Ada forum diskusi yang jarang terdengar di ruang akademik, yani pedofilia. Kursi-kursi penuh terisi mahasiswa, dosen, hingga praktisi dari berbagai bidang.
Mereka datang bukan sekadar mendengar, tapi ikut larut dalam sebuah workshop psikologi internasional bertajuk "The Uncomfortable Truth: Can We Predict and Prevent Pedophilia?"
Sosok yang ditunggu akhirnya berdiri di podium. Ia adalah Pacciolla Aureliano, pakar psikologi forensik sekaligus psikoterapis asal Italia. Profesor yang tahun lalu meraih Viktor Frankl’s Award itu membawakan materi tentang pelecehan seksual dan pedofilia.
Meski topik yang diangkat sangat sensitif, ia mengemasnya dengan gaya diskusi terbuka. “Semua yang saya katakan di sini, semuanya adalah hipotesis saya sendiri. Jadi, ayo kita bersama saling berbagi cerita dan mungkin ada yang ingin menyanggah hipotesis saya, silakan,” ujarnya membuka forum.
Kalimat itu seolah menjadi pemantik. Suasana yang awalnya hening berubah menjadi dinamis. Mahasiswa hingga praktisi berlomba-lomba mengangkat tangan, menyampaikan pertanyaan kritis, bahkan menanggapi hipotesis yang dilontarkan.
Salah satunya datang dari Vonny Wiyani, konselor organisasi non-profit Savy Amira. Dengan nada serius, ia menuturkan dilema di bangku kuliah.
Ia diajarkan bersikap netral sebagai psikolog, tapi realita di lapangan menuntut keberpihakan. "Kira-kira saya harus menanggapinya seperti apa, Prof?" ucapnya.

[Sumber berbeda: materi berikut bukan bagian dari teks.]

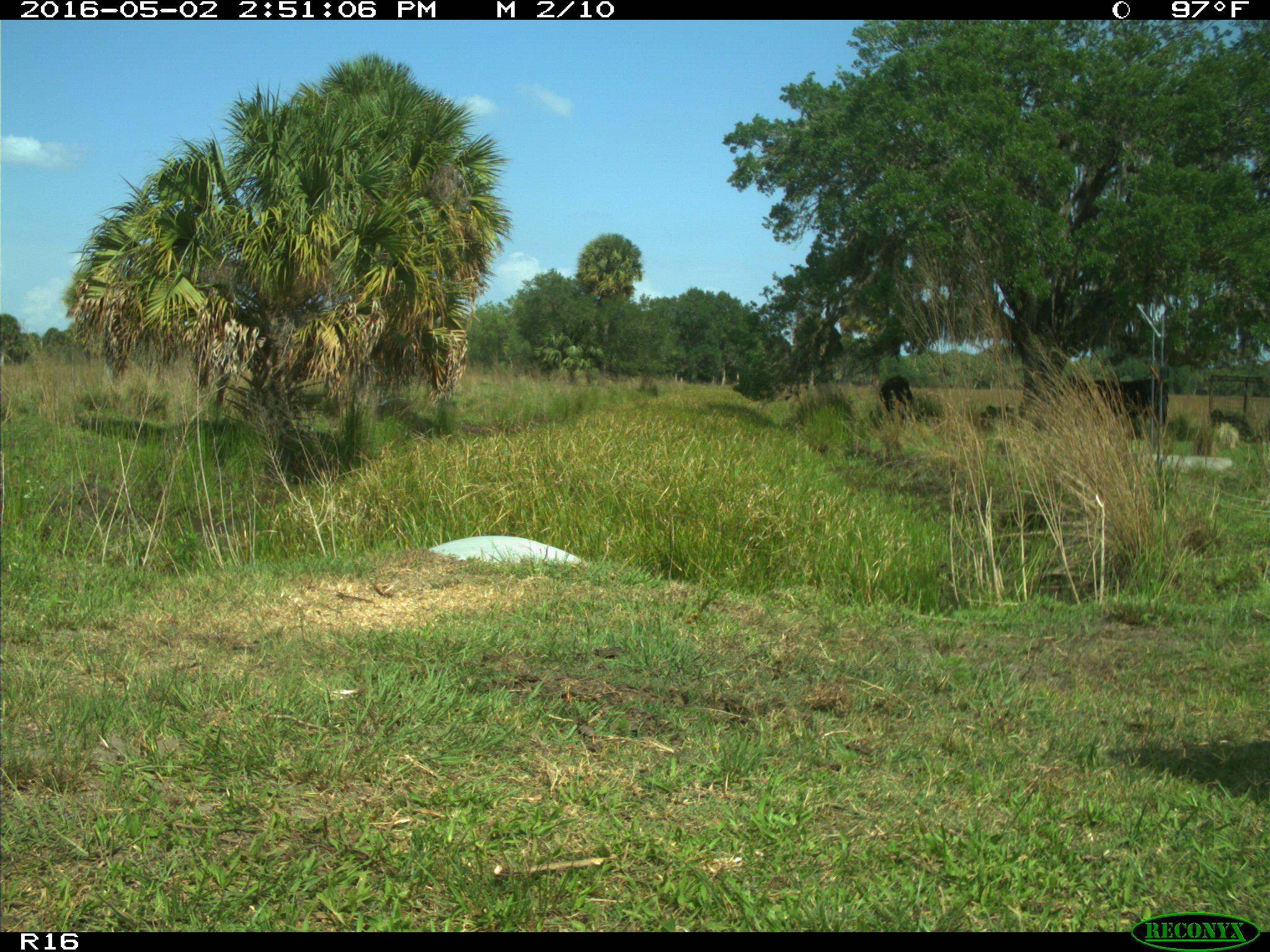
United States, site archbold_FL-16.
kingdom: Animalia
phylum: Chordata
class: Mammalia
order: Artiodactyla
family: Bovidae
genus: Bos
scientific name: Bos taurus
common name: domestic cow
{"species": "Bos taurus (domestic cow)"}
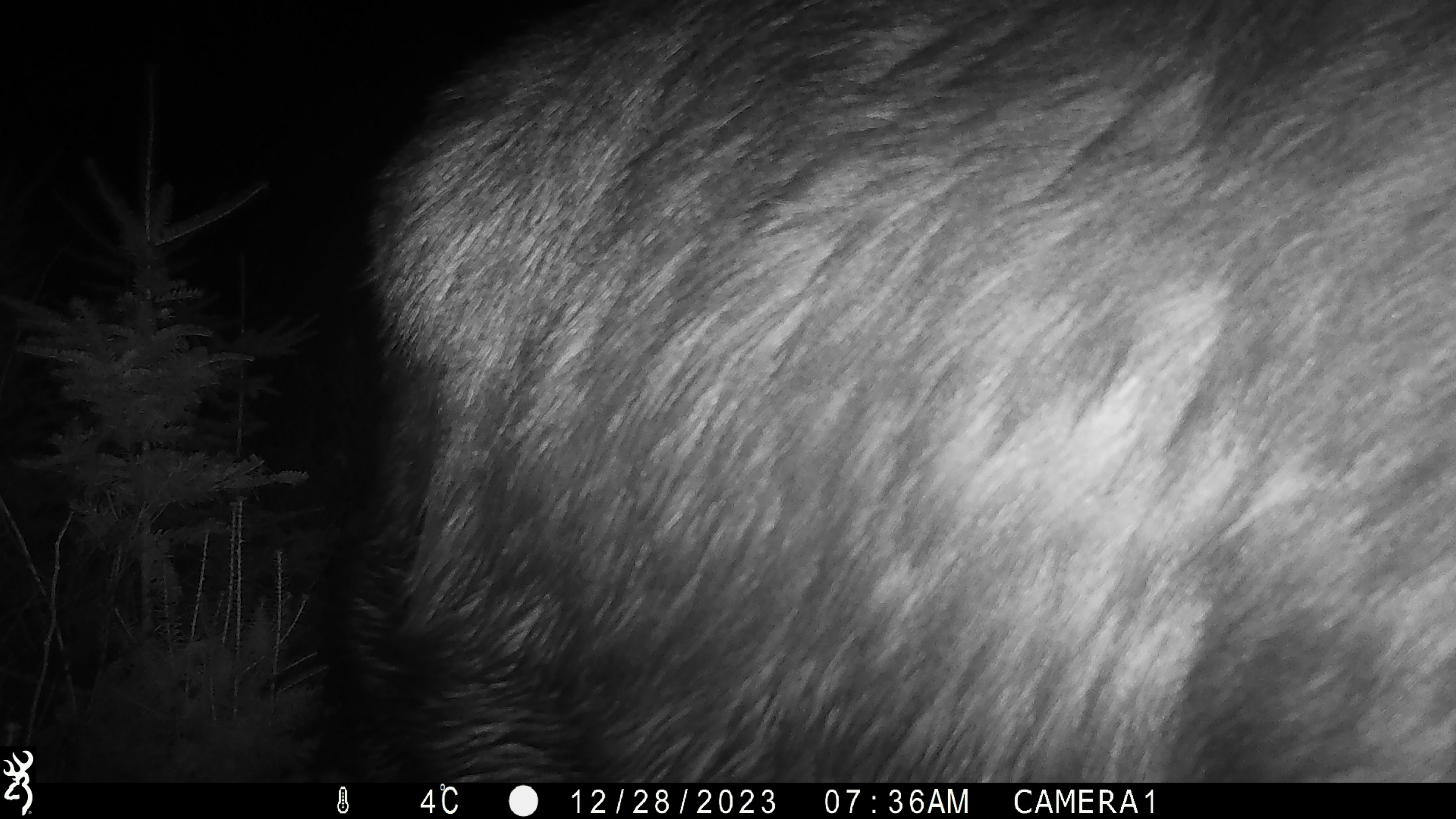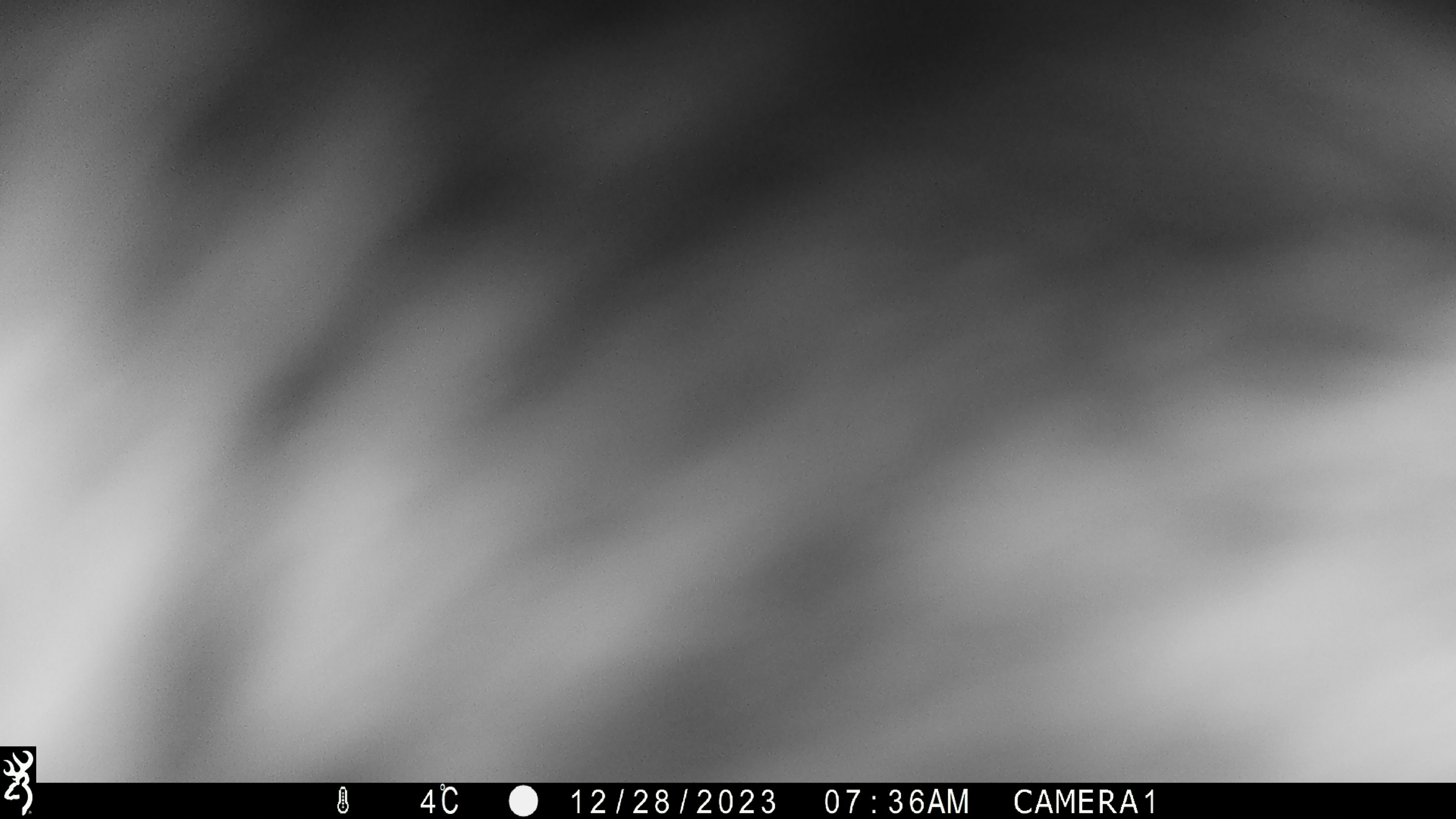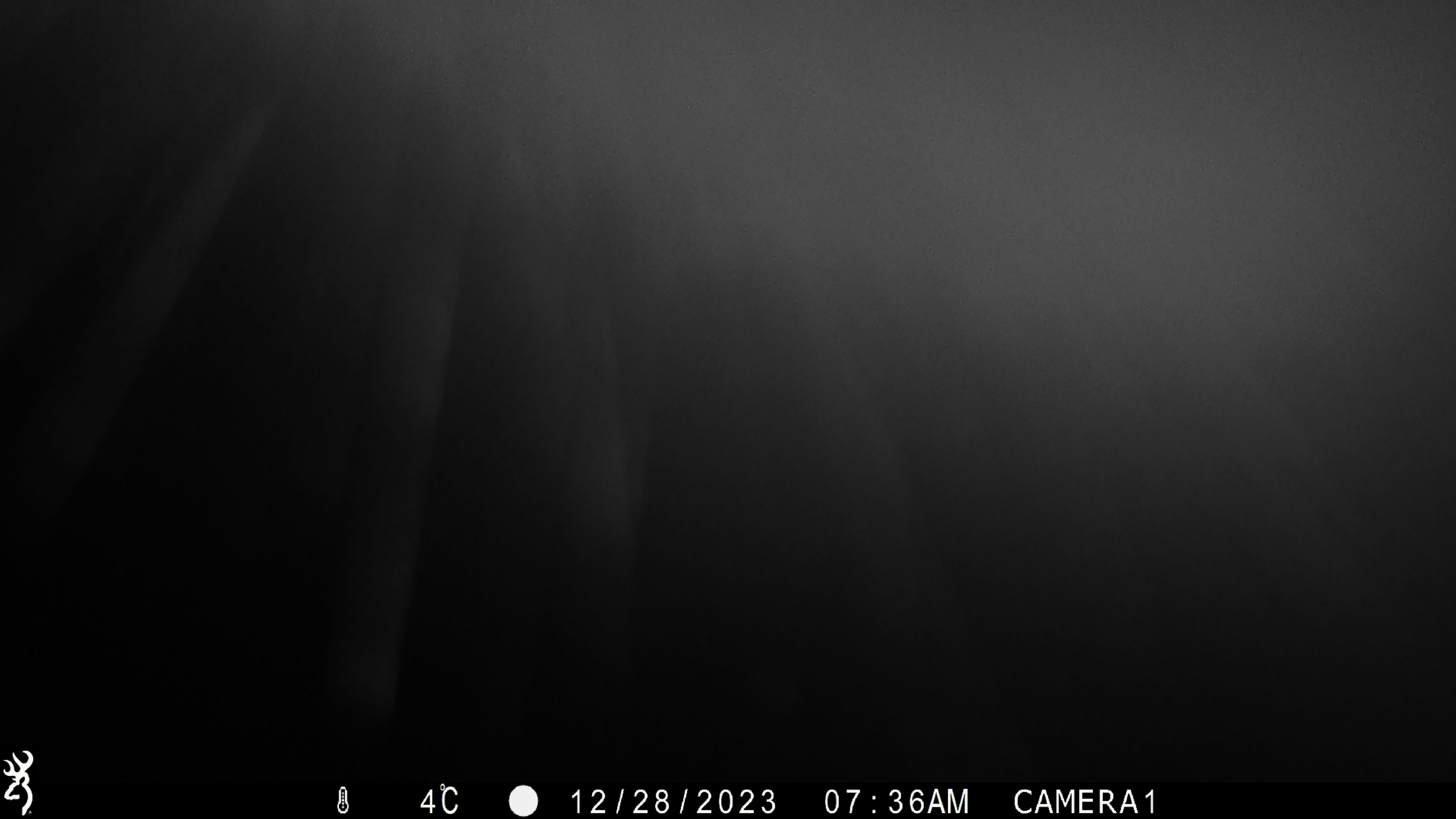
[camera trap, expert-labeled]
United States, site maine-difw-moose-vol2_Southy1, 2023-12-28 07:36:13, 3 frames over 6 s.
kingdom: Animalia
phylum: Chordata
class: Mammalia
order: Artiodactyla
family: Cervidae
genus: Alces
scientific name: Alces alces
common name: moose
Moose (Alces alces).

BACA JUGA:Dies Natalis FIKOM UKWMS ke-14, Gelar Seminar Bertema Solidaritas Digital
BACA JUGA:LPM UKWMS Dorong Kreativitas Digital Lewat Media Mastery
Vonny Wiyani (kanan), salah satu penanya dalam workshop internasional Psikologi UKWMS pada Kamis, 11 September 2025-Giustino Obert Lisangan-HARIAN DISWAY
Pertanyaan itu membuat ruangan hening. Semua mata tertuju ke arah Aureliano. Ia pun menjawab dengan lugas. "Seorang psikolog tidak boleh bersikap netral. Psikolog harus membela korban. Kita memerangi pedofilia, berarti kita melindungi innocent," bebernya.
Ia menambahkan, innocent tak hanya anak kecil, tapi juga korban-korban dari perilaku tersebut. This is the right war to fight for. Pernyataan itu spontai menuai anggukan setuju dari audiens, sekaligus memancing diskusi lebih dalam.
Serius, tapi tidak kaku. Itulah kesan yang tampak dari forum tersebut. Mahasiswa menimpali dengan pandangan kritis, dosen menambahkan perspektif akademik.
Sementara praktisi mengaitkan dengan pengalaman nyata di lapangan. Diskusi mengalir deras, bahkan beberapa kali terdengar gumaman kagum setiap kali Aureliano menyampaikan sudut pandang berbeda.